As it is necessary to throw the last weight on the scale,

He who weighs everything wanted to show the world,

after one’s great end, the other’s filthy collapse,

so that mankind might learn a lesson,

to feel contempt instead of the shiver of the sublime,

so that after the epic we have the parody,

and so that we are made to see how a tragedy

may encompass horror, and ash and nothingness

when we witness a dwarf bring down a giant.

 

This man’s existence was itself a crime,

and as the wretched have all the misery,

his statue will have mourning as its pedestal;

the end of this fatal crook had to be

that an ambush could seize his empire,

and the mud of the earth would weep with shame.

 

And this modern-day Caesar,
holding his nose at the smell of dogs,
     stumbled and fell into a storm drain,
and the sewer was offended.



[1] Sbrigani. A trickster character, akin to Figaro, who uses cleverness and deceit, in Molière’s 1669 comedy-ballet Monsieur de Pourceaugnac.

[2] On 18 Brumaire (a month named after seasonal fog), or 9 November 1799, the first Napoleon accomplished the coup that made him First Consult. Louis Bonaparte’s coup was on December 2, 1851. Therefore these lines are contrasting the two Napoleons and comparing the dates of their respective coups.

Sunday, October 1, 2023

The Defeat at Sedan, Part 2

by Brett Rutherford

Translated and adapted from Victor Hugo, l'Anne
é Terrible

PART 2 – WHERE MADMEN GO

Let Pliny go to Vesuvius, Empedocles to Etna,[1]
from whose craters a new dawn of fire arose.
It is right to be curious, unlike the Brahmin
made in Benares only to be fed to vermin
in search of his own paradise, I understand!

That through Lipari’s[2] perilous sea, riven
with ancient and live lavas purple-clad,
a pearl fisher sails in his tiny coraline,
teased by feline waters that paw its frail deck,
and he sails and comes home, and sails again
from Corsica’s capes to Corfu’s dread rocks!
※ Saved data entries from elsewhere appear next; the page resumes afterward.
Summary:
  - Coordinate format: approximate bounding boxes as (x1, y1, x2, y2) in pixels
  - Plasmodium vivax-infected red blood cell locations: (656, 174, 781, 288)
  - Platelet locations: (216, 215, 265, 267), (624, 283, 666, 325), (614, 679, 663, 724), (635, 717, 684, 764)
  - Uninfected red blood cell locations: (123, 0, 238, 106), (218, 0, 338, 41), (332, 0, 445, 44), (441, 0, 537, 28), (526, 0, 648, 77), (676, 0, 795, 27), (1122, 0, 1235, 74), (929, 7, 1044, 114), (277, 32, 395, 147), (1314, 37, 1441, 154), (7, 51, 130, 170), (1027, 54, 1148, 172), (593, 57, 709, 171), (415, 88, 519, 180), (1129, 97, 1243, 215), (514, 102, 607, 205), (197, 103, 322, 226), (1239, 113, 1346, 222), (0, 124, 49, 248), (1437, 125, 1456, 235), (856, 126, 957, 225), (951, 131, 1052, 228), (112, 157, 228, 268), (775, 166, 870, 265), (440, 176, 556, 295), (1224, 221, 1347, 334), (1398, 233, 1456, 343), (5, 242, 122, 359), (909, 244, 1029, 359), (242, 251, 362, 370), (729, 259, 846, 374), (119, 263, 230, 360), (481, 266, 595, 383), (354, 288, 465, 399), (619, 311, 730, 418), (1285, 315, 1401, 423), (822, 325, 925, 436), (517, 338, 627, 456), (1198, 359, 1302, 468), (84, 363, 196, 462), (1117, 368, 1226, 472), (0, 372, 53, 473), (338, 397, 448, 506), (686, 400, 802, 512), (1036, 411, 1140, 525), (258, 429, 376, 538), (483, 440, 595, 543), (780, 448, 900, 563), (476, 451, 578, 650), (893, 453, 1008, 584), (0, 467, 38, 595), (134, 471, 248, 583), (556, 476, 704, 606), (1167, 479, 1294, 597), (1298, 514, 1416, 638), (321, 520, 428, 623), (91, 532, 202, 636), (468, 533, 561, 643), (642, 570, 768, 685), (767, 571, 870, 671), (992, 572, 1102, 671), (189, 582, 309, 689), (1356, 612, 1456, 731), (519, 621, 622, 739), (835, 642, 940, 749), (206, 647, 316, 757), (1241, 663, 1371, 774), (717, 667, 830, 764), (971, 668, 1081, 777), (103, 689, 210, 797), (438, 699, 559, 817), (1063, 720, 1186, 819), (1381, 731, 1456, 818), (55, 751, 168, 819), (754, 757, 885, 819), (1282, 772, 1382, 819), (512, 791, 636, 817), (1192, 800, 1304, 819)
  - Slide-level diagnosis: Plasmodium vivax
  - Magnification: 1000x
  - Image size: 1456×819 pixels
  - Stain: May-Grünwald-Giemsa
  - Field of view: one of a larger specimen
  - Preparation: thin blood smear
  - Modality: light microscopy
Let Socrates be wise, and Jesus be mad,
one being rational, the other sublime, but both
subject to the whims of a killing crowd;
let the black prophet wail outside Solime
until a crowd kills him with javelins;

Let Green[3] fly off in his balloons,
and Lapérouse[4] sail ‘round the globe,
whether Alexander goes to Persia
or Trajan takes war to the Dacians,
each knows what he is doing
What each one wishes, he dares to do.
But never in all the centuries past,
has History borne witness to such an insane spectacle,
this vertigo, this dream, a man who himself,
descending from a triumphant and supreme summit,
pulls on the dark thread that brings down death.
Annoyed with the ground, he opens a pit,
and there he places himself beneath the pendulum
and its ever-descending blade. The mystery is
that he does nothing while it swings down,
as if, without a head, he’d better keep his crown!



[1] Pliny (the Younger) and Empedocles, two classical writers who left descriptions of volcanic eruptions.

[2] Lipari, a geothermally-active volcanic island off the coast of Sicily. It is between the two volcanos of Etna and Vesuvius.

[3] Charles Green (1785-1870), British balloonist and inventor of the first reliable methods of steering and landing.

[4] Jean-Francois de Galaup, comte de Lapérouse (1741-1788?), French naval officer and explorer who led an around-the-world expedition.